→ **Collected data**:
====

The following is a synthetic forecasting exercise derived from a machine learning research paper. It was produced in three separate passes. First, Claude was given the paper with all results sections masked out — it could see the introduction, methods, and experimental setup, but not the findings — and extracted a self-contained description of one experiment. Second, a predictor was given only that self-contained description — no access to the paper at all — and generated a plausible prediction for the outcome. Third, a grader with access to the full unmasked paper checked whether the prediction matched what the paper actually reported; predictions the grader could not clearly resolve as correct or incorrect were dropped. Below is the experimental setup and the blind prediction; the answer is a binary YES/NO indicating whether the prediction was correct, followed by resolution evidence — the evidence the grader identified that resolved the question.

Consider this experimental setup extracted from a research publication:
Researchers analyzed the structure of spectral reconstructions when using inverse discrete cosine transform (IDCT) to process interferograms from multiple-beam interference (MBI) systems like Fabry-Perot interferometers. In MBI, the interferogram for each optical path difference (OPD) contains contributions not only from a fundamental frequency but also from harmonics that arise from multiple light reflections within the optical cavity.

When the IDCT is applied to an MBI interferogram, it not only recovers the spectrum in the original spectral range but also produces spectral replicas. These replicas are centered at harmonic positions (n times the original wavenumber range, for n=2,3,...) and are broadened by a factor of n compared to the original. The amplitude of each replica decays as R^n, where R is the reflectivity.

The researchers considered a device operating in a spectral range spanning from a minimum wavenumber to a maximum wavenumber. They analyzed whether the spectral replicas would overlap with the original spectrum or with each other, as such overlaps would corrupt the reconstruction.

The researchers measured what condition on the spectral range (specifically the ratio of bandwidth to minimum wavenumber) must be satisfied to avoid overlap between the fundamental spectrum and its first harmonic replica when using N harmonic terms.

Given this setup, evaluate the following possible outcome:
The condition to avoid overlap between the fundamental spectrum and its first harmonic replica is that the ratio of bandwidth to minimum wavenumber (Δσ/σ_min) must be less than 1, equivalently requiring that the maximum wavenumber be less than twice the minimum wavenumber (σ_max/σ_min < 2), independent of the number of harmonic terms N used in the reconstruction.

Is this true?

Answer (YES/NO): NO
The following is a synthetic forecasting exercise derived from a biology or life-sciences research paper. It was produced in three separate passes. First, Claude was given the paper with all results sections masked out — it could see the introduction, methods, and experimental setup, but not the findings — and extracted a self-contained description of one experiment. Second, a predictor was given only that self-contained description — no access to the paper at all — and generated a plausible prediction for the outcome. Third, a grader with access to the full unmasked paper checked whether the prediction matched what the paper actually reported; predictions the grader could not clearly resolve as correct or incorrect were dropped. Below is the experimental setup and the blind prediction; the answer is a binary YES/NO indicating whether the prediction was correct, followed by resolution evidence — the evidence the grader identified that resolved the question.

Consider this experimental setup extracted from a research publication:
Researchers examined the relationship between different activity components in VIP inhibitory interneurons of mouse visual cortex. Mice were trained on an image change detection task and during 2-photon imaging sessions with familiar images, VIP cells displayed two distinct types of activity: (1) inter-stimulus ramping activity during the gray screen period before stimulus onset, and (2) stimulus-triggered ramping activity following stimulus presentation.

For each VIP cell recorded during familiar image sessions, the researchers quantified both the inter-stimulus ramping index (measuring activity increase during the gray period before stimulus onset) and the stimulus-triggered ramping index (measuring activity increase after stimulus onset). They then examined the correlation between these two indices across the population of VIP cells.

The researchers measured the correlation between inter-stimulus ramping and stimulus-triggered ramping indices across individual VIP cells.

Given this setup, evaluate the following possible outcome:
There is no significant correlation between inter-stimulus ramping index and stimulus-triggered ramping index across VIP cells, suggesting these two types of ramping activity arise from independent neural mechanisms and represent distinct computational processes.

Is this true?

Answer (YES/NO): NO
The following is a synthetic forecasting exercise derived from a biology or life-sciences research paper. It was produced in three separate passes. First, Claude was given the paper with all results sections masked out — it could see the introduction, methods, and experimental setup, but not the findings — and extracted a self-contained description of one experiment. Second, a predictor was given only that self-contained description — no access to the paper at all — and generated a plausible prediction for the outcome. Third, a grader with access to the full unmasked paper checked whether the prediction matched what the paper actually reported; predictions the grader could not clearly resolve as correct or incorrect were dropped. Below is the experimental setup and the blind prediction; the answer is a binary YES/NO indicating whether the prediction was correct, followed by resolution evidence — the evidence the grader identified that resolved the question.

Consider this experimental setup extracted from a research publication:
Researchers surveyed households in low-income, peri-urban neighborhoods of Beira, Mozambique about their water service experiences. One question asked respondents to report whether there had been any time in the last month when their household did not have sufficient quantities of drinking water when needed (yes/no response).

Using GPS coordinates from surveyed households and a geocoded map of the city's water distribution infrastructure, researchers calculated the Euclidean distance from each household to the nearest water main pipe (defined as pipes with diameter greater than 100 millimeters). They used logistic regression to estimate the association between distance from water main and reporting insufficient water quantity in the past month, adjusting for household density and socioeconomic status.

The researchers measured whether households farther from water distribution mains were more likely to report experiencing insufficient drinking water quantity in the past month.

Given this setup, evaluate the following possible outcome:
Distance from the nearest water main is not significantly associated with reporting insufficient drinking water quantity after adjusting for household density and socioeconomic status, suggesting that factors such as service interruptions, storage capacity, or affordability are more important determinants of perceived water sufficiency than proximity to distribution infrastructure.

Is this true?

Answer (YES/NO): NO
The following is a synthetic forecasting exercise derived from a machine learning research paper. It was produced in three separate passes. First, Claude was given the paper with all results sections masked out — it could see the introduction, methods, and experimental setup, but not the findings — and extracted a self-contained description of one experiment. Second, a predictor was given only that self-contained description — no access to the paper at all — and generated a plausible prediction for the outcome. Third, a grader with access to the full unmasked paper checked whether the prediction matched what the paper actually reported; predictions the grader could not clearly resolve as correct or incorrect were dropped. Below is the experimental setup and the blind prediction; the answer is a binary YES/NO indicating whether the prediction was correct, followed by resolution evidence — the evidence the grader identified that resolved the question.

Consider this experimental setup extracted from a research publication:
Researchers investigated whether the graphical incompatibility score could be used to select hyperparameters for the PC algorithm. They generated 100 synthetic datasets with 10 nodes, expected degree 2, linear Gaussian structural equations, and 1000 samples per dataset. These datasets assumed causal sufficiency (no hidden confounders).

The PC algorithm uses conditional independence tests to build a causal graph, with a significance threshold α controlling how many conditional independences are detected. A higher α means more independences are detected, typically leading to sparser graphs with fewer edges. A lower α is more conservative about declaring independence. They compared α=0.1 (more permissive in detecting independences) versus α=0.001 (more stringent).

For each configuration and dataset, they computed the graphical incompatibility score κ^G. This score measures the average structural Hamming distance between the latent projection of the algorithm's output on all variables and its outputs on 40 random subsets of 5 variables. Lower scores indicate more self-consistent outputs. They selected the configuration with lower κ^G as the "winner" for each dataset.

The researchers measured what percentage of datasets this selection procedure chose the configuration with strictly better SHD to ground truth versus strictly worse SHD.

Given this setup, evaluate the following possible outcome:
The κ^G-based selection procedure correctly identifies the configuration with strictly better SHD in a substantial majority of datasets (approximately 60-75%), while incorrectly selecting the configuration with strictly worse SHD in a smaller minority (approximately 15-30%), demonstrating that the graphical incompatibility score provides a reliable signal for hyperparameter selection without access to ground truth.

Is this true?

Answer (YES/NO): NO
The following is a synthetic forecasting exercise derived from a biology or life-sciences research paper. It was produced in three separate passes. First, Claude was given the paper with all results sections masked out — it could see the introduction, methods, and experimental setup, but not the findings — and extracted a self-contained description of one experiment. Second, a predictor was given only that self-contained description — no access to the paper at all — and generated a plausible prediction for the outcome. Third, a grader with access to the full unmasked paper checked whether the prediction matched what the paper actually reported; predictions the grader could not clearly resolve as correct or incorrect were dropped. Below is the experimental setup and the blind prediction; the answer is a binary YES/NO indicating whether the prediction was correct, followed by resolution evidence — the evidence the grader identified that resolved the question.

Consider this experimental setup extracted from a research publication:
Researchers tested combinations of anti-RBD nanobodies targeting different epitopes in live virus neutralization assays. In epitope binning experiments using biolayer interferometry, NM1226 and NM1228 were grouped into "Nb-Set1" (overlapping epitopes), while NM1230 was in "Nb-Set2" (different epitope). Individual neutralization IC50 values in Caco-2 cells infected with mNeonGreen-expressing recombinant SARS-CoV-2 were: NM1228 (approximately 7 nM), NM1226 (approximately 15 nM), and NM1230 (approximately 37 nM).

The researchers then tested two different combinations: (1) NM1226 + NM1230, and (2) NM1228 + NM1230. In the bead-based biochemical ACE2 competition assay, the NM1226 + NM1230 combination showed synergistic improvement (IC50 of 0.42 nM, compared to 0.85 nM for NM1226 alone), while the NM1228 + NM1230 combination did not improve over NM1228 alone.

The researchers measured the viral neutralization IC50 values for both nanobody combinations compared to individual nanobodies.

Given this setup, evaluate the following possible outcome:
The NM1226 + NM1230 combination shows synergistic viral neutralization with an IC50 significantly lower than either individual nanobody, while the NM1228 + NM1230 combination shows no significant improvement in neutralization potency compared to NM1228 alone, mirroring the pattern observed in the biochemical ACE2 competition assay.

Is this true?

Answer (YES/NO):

====

→ **REQUIRED WORK**: If a line in the records contains the word "viral", copy it out.

→ **RESPONSE TO THIS EXERCISE**:
The researchers measured the viral neutralization IC50 values for both nanobody combinations compared to individual nanobodies.
The NM1226 + NM1230 combination shows synergistic viral neutralization with an IC50 significantly lower than either individual nanobody, while the NM1228 + NM1230 combination shows no significant improvement in neutralization potency compared to NM1228 alone, mirroring the pattern observed in the biochemical ACE2 competition assay.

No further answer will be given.